→ **Directions for this task**: Type the data below again exactly. Omit all pictures.

• • • •

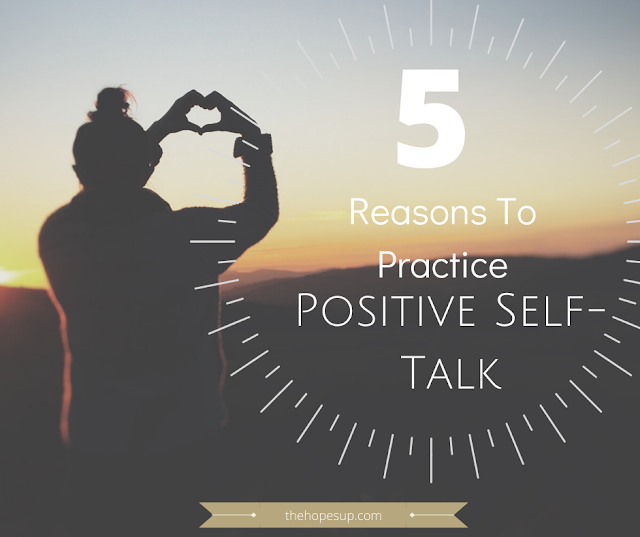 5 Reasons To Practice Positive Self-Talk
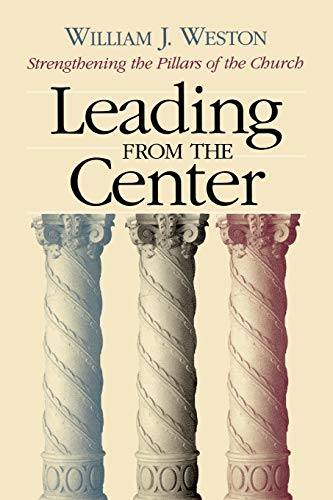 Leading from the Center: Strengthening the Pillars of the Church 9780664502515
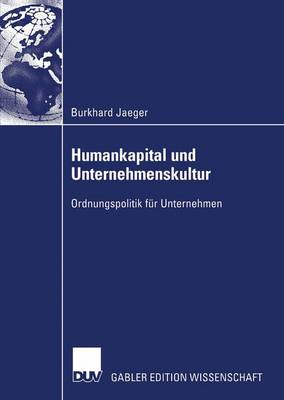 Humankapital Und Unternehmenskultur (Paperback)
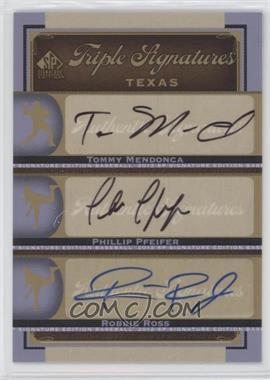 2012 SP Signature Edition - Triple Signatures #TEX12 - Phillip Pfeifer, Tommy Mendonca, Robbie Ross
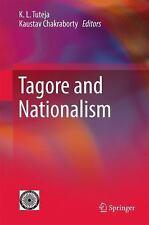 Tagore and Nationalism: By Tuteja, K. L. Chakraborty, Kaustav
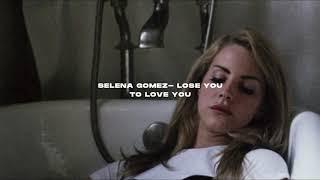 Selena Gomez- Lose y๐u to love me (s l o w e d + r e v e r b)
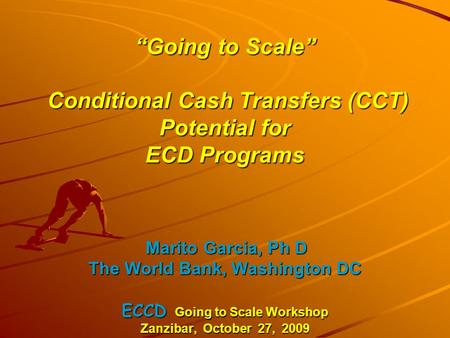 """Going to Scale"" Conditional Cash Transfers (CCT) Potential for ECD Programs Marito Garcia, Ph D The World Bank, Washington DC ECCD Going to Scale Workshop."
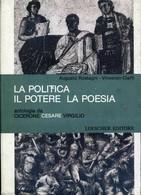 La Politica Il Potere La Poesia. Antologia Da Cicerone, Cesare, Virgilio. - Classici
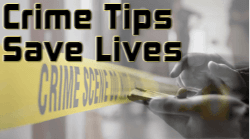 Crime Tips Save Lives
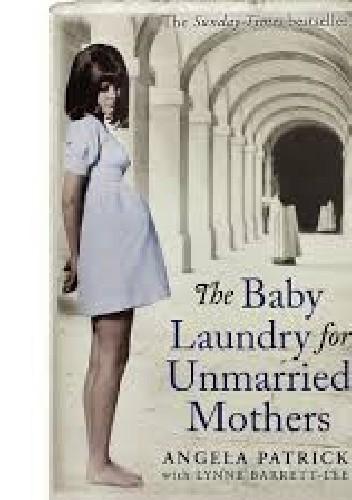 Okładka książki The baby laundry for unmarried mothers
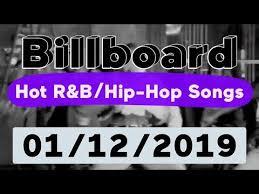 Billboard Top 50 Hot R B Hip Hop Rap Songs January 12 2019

• • • •

→ **Task answer**:
 5 Reasons To Practice Positive Self-Talk
 Leading from the Center: Strengthening the Pillars of the Church 9780664502515
 Humankapital Und Unternehmenskultur (Paperback)
 2012 SP Signature Edition - Triple Signatures #TEX12 - Phillip Pfeifer, Tommy Mendonca, Robbie Ross
 Tagore and Nationalism: By Tuteja, K. L. Chakraborty, Kaustav
 Selena Gomez- Lose y๐u to love me (s l o w e d + r e v e r b)
 """Going to Scale"" Conditional Cash Transfers (CCT) Potential for ECD Programs Marito Garcia, Ph D The World Bank, Washington DC ECCD Going to Scale Workshop."
 La Politica Il Potere La Poesia. Antologia Da Cicerone, Cesare, Virgilio. - Classici
 Crime Tips Save Lives
 Okładka książki The baby laundry for unmarried mothers
 Billboard Top 50 Hot R B Hip Hop Rap Songs January 12 2019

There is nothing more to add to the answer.